Avant et après covid19
Son histoire se divise entre avant et après covid19. Avant, dit-elle on vivait assez bien, son mari était imprimeur et les enfants étudiaient dans des écoles privées. Après covid19 son mari est tombé malade, un AVC assez grave, qui l´a lassé des séquelles en le rendant paralysé. Actuellement il est retourné au village auprès de sa famille, car il a besoin d´assistance en tout.
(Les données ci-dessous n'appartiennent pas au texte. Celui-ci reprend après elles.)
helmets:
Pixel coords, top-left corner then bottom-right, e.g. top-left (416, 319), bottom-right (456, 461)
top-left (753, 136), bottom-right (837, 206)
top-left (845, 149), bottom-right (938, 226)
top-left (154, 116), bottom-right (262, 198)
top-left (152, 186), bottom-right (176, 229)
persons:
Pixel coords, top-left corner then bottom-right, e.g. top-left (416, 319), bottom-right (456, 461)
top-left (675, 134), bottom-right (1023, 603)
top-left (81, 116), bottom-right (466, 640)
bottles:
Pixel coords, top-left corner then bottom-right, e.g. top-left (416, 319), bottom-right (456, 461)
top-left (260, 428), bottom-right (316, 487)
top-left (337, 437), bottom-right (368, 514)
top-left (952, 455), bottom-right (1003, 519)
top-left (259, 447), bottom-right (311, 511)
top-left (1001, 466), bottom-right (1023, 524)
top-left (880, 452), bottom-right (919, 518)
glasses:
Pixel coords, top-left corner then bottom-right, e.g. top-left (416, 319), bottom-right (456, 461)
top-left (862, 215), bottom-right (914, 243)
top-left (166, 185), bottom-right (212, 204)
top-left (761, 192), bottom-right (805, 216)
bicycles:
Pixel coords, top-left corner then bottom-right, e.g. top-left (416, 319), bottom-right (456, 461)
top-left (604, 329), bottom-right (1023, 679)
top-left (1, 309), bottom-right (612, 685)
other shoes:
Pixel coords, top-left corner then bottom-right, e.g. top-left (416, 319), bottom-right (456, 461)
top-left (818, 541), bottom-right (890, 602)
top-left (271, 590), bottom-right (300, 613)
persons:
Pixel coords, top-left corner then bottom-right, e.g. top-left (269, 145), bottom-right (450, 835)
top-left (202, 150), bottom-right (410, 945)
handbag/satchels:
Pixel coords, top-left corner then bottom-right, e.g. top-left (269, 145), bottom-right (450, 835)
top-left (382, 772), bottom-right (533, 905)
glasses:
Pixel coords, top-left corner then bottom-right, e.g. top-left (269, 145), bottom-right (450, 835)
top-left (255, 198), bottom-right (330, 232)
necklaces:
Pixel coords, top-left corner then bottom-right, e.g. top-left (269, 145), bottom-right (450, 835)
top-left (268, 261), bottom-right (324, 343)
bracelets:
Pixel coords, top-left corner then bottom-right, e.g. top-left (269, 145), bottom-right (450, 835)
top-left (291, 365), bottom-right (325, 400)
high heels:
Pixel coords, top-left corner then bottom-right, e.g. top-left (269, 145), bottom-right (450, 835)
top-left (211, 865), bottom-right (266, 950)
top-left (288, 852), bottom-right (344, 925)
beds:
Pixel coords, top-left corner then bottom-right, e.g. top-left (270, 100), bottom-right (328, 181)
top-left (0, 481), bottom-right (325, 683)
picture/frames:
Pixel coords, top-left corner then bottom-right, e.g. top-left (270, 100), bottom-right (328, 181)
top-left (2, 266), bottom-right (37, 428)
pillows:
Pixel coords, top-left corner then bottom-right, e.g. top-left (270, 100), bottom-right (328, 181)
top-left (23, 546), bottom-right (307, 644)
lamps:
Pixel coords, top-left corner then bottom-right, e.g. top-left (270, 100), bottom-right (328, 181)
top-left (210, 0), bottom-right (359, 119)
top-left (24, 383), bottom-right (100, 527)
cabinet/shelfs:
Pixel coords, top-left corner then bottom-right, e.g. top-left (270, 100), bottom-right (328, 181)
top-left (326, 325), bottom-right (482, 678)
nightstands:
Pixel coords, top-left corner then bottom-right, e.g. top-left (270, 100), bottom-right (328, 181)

Madame Jacqueline est restée seule à Lomé avec 5 de ses enfants les plus petits, les autres trois sont avec leur papa. Elle aussi est tombée malade, mais faute de recours financiers pour se soigner, elle essaie d´aller de l´avant et supporter les douleurs. Sa maladie et celle de son mari les a rendus beaucoup de dettes, ils ont tout perdu et pour cela “nous sommes finis dans la rue, les enfants sans possibilité d´étudier… sauf quelques-uns grâce à la solidarité de quelques amis”, dit-elle.
Le soutien de la foi
Maman Kpodja est catholique et fréquente la Paroisse Saint Paul d´Avenou. Elle est membre du renouveau charismatique. Comme elle tient à le dire : « J´aime la prière, je m´engage à prier pour les autres qui sont dans les souffrances et de difficultés plus grandes que les miennes, car c´est dans la prière et dans ma foi en Jésus-Christ que je trouve la force pour me battre et aller de l´avant ».
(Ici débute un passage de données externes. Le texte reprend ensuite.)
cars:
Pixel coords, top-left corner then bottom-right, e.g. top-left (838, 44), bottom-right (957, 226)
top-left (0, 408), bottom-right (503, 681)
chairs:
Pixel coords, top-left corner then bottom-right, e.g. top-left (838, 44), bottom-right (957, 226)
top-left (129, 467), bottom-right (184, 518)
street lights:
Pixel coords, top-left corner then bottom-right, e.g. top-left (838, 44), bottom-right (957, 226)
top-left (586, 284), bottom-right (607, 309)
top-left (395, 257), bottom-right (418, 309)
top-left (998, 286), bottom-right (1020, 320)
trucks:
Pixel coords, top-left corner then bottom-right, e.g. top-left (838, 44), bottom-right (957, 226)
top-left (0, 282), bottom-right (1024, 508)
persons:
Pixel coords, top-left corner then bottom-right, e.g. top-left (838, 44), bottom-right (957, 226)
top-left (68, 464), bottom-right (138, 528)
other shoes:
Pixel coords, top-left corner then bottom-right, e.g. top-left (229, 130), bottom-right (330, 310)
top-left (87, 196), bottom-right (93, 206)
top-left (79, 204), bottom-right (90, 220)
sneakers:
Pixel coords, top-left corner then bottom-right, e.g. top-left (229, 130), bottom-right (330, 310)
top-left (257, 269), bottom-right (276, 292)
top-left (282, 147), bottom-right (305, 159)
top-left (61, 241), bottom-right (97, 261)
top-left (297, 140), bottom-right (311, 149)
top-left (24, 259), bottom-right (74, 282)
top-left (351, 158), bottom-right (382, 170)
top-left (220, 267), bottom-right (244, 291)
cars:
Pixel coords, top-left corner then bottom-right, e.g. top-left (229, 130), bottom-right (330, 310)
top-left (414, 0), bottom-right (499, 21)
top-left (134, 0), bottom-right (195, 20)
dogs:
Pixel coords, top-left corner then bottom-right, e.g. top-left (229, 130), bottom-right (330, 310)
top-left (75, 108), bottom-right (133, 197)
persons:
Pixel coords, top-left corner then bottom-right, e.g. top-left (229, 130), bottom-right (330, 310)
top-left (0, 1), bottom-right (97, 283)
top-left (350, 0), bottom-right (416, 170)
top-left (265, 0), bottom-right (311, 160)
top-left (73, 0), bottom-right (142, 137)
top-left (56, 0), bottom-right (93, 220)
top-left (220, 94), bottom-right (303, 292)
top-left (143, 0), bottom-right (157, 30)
Pour faire vivre les siens elle fabrique des biscuits, de petits gâteaux et les vend dans la rue, cela grâce à l´aide du projet de micro crédit de la sr Magdalena Ribas et aux soins médicaux, dont elle est bénéficiaire. « Maintenant, j´ai récupérée un peu les forces et la santé, donc je peux travailler et faire vivre ma famille. Nous ne mourrons pas, nous vivrons car j´ai retrouvé la force et je peux me battre pour nourrir mes enfants ».
Je remercie à Dieu qui a mis sur mon chemin des personnes solidaires qui m´ont aidé à me relever.